Трое детей, две девочки и мальчик, встали и поцеловали бабушку.
Потом они подошли попрощаться с г-ном кюре, который по четвергам обыкновенно обедал в замке.
Аббат Модюи посадил двоих ребят к себе на колени, длинными руками в черных рукавах обнял их и, притянув к себе детские головки отеческим жестом, поцеловал в лоб долгим нежным поцелуем.
Потом он спустил их на пол, и малыши удалились; мальчик впереди, девочки -- за ним.
-- Вы любите детей, господин кюре? -- сказала графиня.
-- Очень, сударыня.
Старая дама подняла на священника свои ясные глаза.
-- И... ваше одиночество никогда не было вам в тягость?
-- Иногда бывало.
Он помолчал, потом нерешительно продолжал:
-- Но я не был рожден для обыкновенной жизни.
-- Почему вы так думаете?
-- О, я отлично знаю! Я родился, чтобы быть священником, и последовал своему призванию.
Графиня продолжала смотреть на него.
-- Ну, господин кюре, расскажите же мне, расскажите, как вы решились отказаться от всего, что заставляет нас любить жизнь, от всего, что нас поддерживает и утешает. Кто повлиял на вас, убедив свернуть с обычного пути жизни, с пути брака и семьи? Вы не фанатик, не экзальтированный, не мрачный и не унылый человек. Быть может, какое-нибудь событие или горе побудило вас дать обет вечного отречения?
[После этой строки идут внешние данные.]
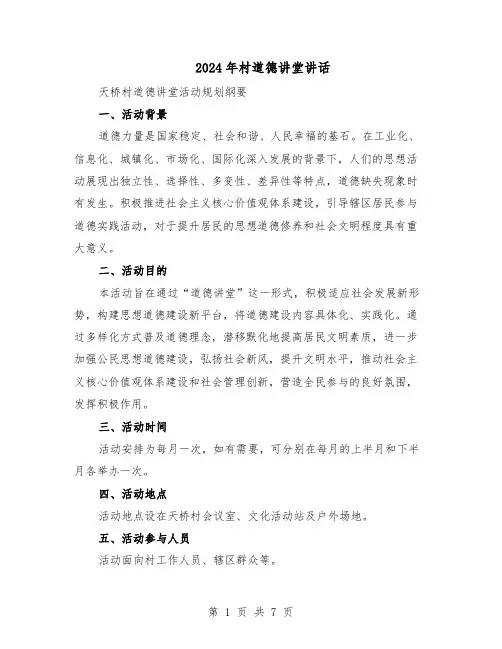 2024年村道德讲堂讲话

天桥村道德讲堂活动规划纲要

一、活动背景

道德力量是国家稳定、社会和谐、人民幸福的基石。在工业化、信息化、城镇化、市场化、国际化深入发展的背景下，人们的思想活动展现出独立性、选择性、多变性、差异性等特点，道德缺失现象时有发生。积极推进社会主义核心价值观体系建设，引导辖区居民参与道德实践活动，对于提升居民的思想道德修养和社会文明程度具有重大意义。

二、活动目的

本活动旨在通过“道德讲堂”这一形式，积极适应社会发展新形势，构建思想道德建设新平台，将道德建设内容具体化、实践化。通过多样化方式普及道德理念，潜移默化地提高居民文明素质，进一步加强公民思想道德建设，弘扬社会新风，提升文明水平，推动社会主义核心价值观体系建设和社会管理创新，营造全民参与的良好氛围，发挥积极作用。

三、活动时间

活动安排为每月一次，如有需要，可分别在每月的上半月和下半月各举办一次。

四、活动地点

活动地点设在天桥村会议室、文化活动站及户外场地。

五、活动参与人员

活动面向村工作人员、辖区群众等。

第 1 页 共 7 页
Аббат Модюи встал и подошел к камину. Потом сел опять и протянул к огню ноги в грубых башмаках, какие носят деревенские священники. Он все еще, казалось, не решался ответить.
Это был высокий седой старик. Уже двадцать лет обслуживал он общину Сент-Антуан-дю-Роше. Крестьяне говорили про него: "Вот хороший человек!"
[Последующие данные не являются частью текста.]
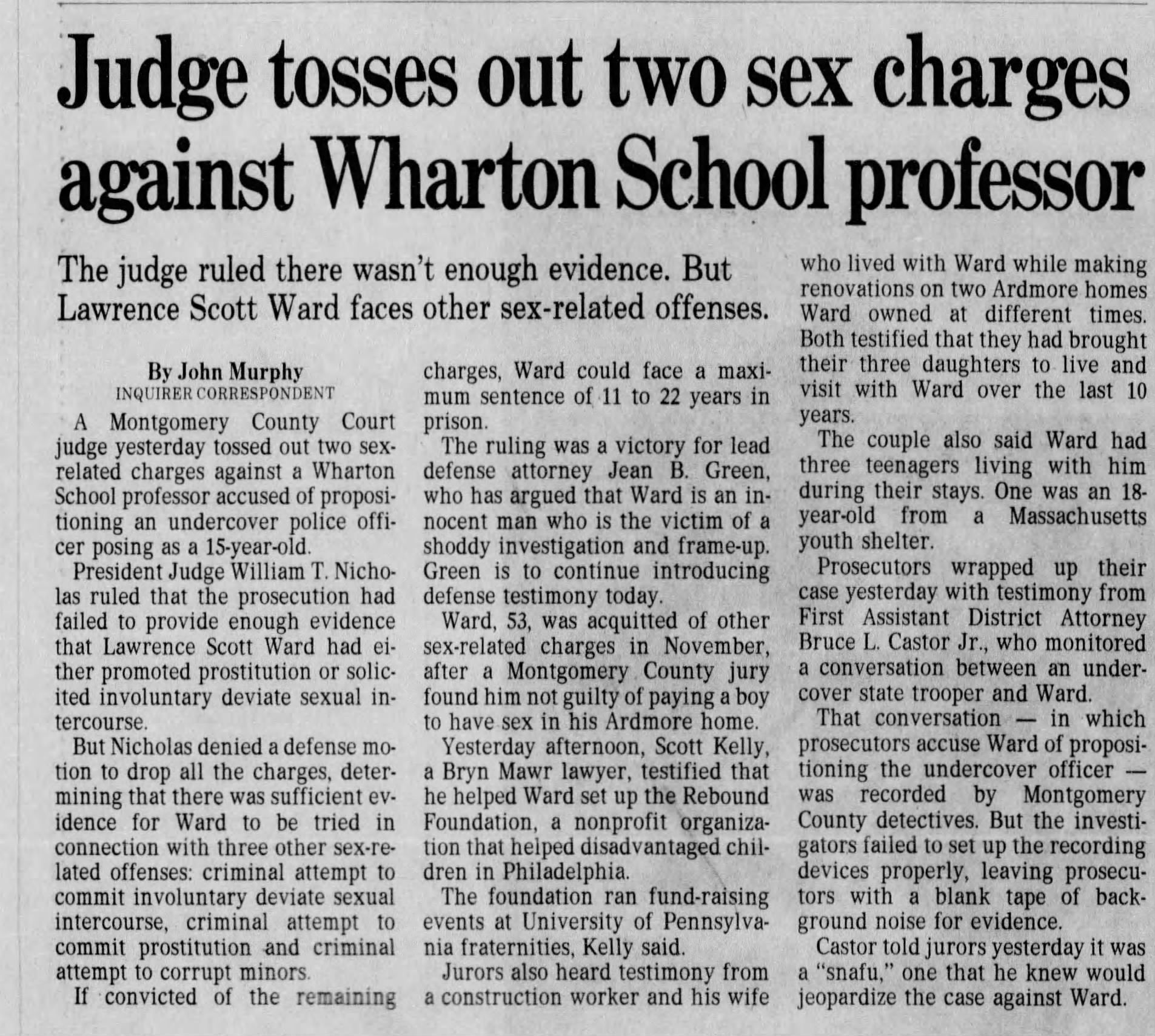 Judge tosses out two sex charges against Wharton School professor

The judge ruled there wasn't enough evidence. But Lawrence Scott Ward faces other sex-related offenses.

By John Murphy
INQUIRER CORRESPONDENT

A Montgomery County Court judge yesterday tossed out two sex-related charges against a Wharton School professor accused of propositioning an undercover police officer posing as a 15-year-old.

President Judge William T. Nicholas ruled that the prosecution had failed to provide enough evidence that Lawrence Scott Ward had either promoted prostitution or solicited involuntary deviate sexual intercourse.

But Nicholas denied a defense motion to drop all the charges, determining that there was sufficient evidence for Ward to be tried in connection with three other sex-related offenses: criminal attempt to commit involuntary deviate sexual intercourse, criminal attempt to commit prostitution and criminal attempt to corrupt minors.

If convicted of the remaining charges, Ward could face a maximum sentence of 11 to 22 years in prison.

The ruling was a victory for lead defense attorney Jean B. Green, who has argued that Ward is an innocent man who is the victim of a shoddy investigation and frame-up. Green is to continue introducing defense testimony today.

Ward, 53, was acquitted of other sex-related charges in November, after a Montgomery County jury found him not guilty of paying a boy to have sex in his Ardmore home.

Yesterday afternoon, Scott Kelly, a Bryn Mawr lawyer, testified that he helped Ward set up the Rebound Foundation, a nonprofit organization that helped disadvantaged children in Philadelphia.

The foundation ran fund-raising events at University of Pennsylvania fraternities, Kelly said.

Jurors also heard testimony from a construction worker and his wife who lived with Ward while making renovations on two Ardmore homes Ward owned at different times. Both testified that they had brought their three daughters to live and visit with Ward over the last 10 years.

The couple also said Ward had three teenagers living with him during their stays. One was an 18-year-old from a Massachusetts youth shelter.

Prosecutors wrapped up their case yesterday with testimony from First Assistant District Attorney Bruce L. Castor Jr., who monitored a conversation between an undercover state trooper and Ward.

That conversation — in which prosecutors accuse Ward of propositioning the undercover officer — was recorded by Montgomery County detectives. But the investigators failed to set up the recording devices properly, leaving prosecutors with a blank tape of background noise for evidence.

Castor told jurors yesterday it was a "snafu," one that he knew would jeopardize the case against Ward.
Он был действительно хороший человек, приветливый, обходительный, кроткий, а главное -- великодушный; подобно святому Мартину, он был готов ради ближнего разорвать пополам свой плащ. Он любил посмеяться, но мог вдруг заплакать, как женщина, что несколько вредило ему во мнении суровых крестьян.
Старая графиня де Савиль, которая после смерти сына и последовавшей вскоре смерти невестки уединилась в свой замок дю Роше, чтобы воспитывать внучат, очень любила своего кюре и говорила о нем: "Золотое сердце".
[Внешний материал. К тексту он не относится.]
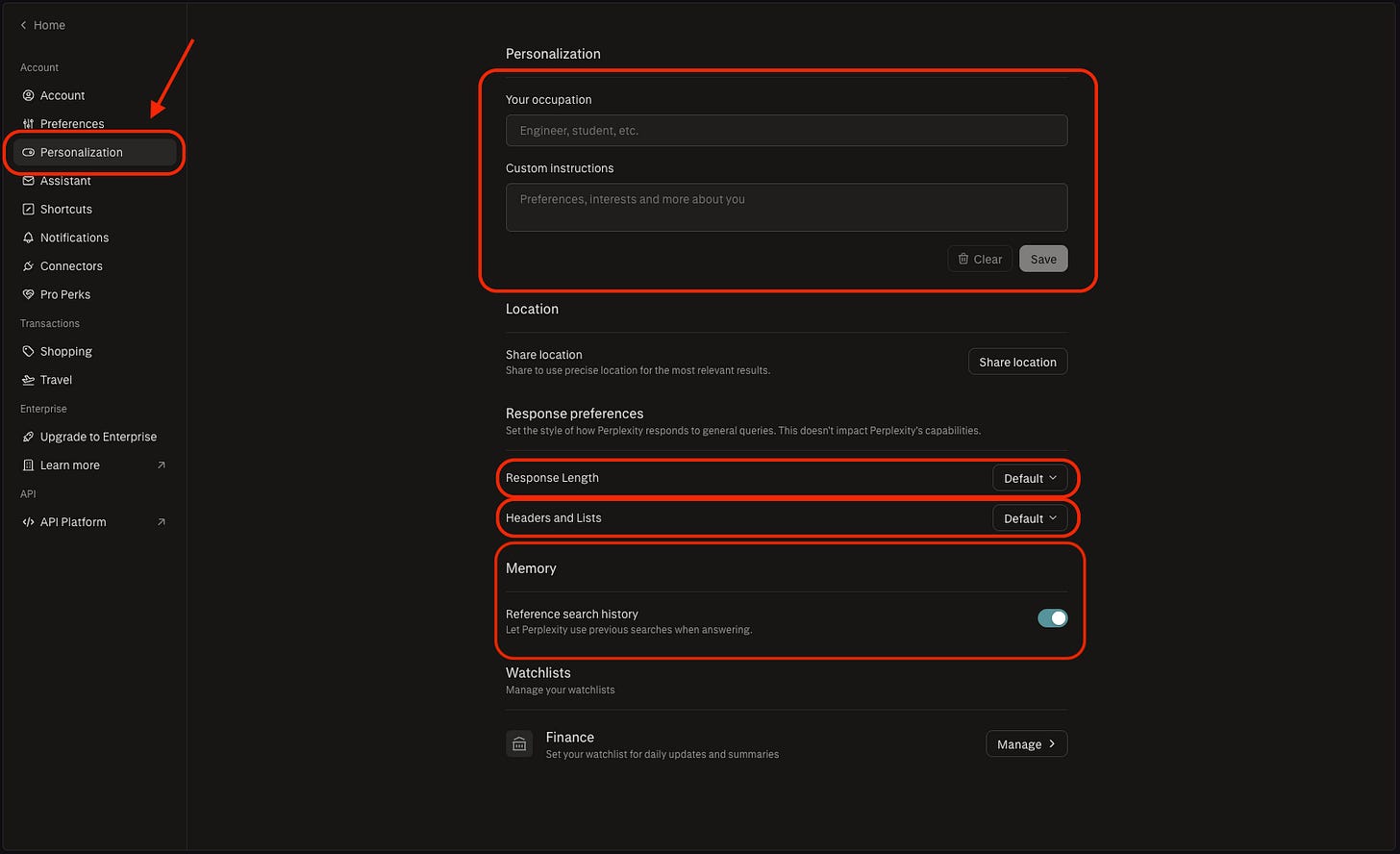 Home

Account

Account

Preferences

Personalization

Assistant

Shortcuts

Notifications

Connectors

Pro Perks

Transactions

Shopping

Travel

Enterprise

Upgrade to Enterprise

Learn more

API

API Platform

Personalization

Your occupation

Engineer, student, etc.

Custom instructions

Preferences, interests and more about you

Clear Save

Location

Share location
Share to use precise location for the most relevant results.

Share location

Response preferences
Set the style of how Perplexity responds to general queries. This doesn't impact Perplexity's capabilities.

Response Length Default

Headers and Lists Default

Memory

Reference search history
Let Perplexity use previous searches when answering.

Watchlists
Manage your watchlists

Finance
Set your watchlist for daily updates and summaries

Manage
Он приходил каждый четверг обедать в замок, и у них завязалась теплая, искренняя стариковская дружба. Они понимали друг друга почти с полуслова, так как оба были добры, как бывают добры простые и кроткие люди.
-- Я не был рожден для обычной жизни. К счастью, я вовремя в этом убедился и очень часто имел доказательства того, что я не ошибся.
Мои родители, торговцы галантереей в Вердье и довольно богатые люди, возлагали на меня большие надежды. С малолетства меня отдали в пансион. Трудно себе представить, как страдает ребенок в закрытом заведении от одной только разлуки с близкими и от одиночества. Эта однообразная жизнь без ласки полезна одним, но невыносима для других. У малышей часто сердце более чувствительно, чем это думают, и, запирая их таким образом слишком рано вдали от тех, кого они любят, можно до крайности развить в них чувствительность, которая становится болезненной и опасной.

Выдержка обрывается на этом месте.